> _TO DO_
Starting at the line that contains "common name: small indian civet", output each line through the end of the data exactly, and nothing more.

> _RECORDS FOR THE TASK_
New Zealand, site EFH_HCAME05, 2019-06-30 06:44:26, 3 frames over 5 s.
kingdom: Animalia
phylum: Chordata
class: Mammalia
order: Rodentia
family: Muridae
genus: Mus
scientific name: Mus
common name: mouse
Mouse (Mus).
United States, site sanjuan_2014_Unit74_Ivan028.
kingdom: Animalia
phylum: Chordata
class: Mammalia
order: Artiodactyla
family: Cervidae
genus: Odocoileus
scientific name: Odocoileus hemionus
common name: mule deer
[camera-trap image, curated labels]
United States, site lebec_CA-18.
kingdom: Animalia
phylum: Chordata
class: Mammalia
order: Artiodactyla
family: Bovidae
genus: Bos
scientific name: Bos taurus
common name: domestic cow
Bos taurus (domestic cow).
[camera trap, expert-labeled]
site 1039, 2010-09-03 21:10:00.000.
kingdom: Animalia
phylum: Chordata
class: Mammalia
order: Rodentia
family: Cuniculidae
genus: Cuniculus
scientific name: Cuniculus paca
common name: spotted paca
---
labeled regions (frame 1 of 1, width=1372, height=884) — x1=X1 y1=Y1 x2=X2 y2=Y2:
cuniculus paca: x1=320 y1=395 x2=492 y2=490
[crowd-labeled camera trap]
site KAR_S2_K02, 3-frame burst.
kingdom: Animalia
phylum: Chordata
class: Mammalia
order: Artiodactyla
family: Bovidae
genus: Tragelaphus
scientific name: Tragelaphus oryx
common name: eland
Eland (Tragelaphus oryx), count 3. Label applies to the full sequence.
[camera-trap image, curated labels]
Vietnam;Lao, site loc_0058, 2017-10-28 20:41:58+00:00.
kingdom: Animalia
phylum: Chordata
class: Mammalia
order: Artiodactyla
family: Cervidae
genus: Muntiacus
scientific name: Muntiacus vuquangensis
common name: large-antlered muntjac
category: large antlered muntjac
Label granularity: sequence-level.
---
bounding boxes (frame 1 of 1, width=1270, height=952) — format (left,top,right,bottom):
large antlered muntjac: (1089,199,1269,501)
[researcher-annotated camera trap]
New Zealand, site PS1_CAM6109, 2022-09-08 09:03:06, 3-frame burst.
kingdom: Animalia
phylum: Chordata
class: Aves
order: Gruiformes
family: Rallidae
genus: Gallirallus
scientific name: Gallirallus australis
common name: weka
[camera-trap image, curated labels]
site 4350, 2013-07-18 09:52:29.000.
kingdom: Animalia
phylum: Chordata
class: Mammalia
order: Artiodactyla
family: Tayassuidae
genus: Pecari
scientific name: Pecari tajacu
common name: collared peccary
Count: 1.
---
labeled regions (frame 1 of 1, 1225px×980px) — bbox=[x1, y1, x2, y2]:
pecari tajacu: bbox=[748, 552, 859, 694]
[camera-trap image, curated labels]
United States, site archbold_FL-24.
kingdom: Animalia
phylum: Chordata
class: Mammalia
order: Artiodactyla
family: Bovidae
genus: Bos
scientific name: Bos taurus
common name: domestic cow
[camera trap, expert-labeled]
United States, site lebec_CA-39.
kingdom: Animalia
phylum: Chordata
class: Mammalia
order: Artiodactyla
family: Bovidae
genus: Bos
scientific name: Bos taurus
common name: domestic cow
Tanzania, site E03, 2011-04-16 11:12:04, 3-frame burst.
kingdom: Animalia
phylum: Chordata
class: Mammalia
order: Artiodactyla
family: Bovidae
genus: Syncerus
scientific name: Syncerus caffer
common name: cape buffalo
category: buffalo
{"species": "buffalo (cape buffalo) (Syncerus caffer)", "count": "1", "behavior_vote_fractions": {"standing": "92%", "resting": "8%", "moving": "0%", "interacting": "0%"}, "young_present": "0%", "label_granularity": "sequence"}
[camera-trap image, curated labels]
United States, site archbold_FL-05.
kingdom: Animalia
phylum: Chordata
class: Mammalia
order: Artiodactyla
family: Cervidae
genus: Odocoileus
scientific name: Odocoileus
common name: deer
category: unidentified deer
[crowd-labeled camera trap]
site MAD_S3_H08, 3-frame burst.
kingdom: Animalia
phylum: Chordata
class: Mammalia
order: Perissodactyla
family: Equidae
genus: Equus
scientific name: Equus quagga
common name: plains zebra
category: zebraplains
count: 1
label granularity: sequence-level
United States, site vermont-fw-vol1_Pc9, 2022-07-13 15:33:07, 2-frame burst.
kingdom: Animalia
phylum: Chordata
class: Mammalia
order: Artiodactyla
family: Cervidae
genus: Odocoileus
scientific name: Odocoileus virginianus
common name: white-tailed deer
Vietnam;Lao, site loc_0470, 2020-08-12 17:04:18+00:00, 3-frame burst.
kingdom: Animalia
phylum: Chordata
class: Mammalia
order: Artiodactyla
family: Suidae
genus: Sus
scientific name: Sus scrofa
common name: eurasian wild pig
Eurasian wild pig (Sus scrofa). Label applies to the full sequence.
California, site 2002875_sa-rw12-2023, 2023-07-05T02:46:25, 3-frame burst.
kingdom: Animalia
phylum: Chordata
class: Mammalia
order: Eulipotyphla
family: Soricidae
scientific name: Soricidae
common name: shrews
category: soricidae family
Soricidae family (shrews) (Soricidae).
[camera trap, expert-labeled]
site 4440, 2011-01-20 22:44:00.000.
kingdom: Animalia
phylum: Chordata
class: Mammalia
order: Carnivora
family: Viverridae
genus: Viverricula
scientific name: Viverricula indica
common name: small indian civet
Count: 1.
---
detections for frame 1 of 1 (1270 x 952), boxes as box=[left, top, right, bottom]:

> _YOUR RESPONSE_
common name: small indian civet
Count: 1.
---
detections for frame 1 of 1 (1270 x 952), boxes as box=[left, top, right, bottom]:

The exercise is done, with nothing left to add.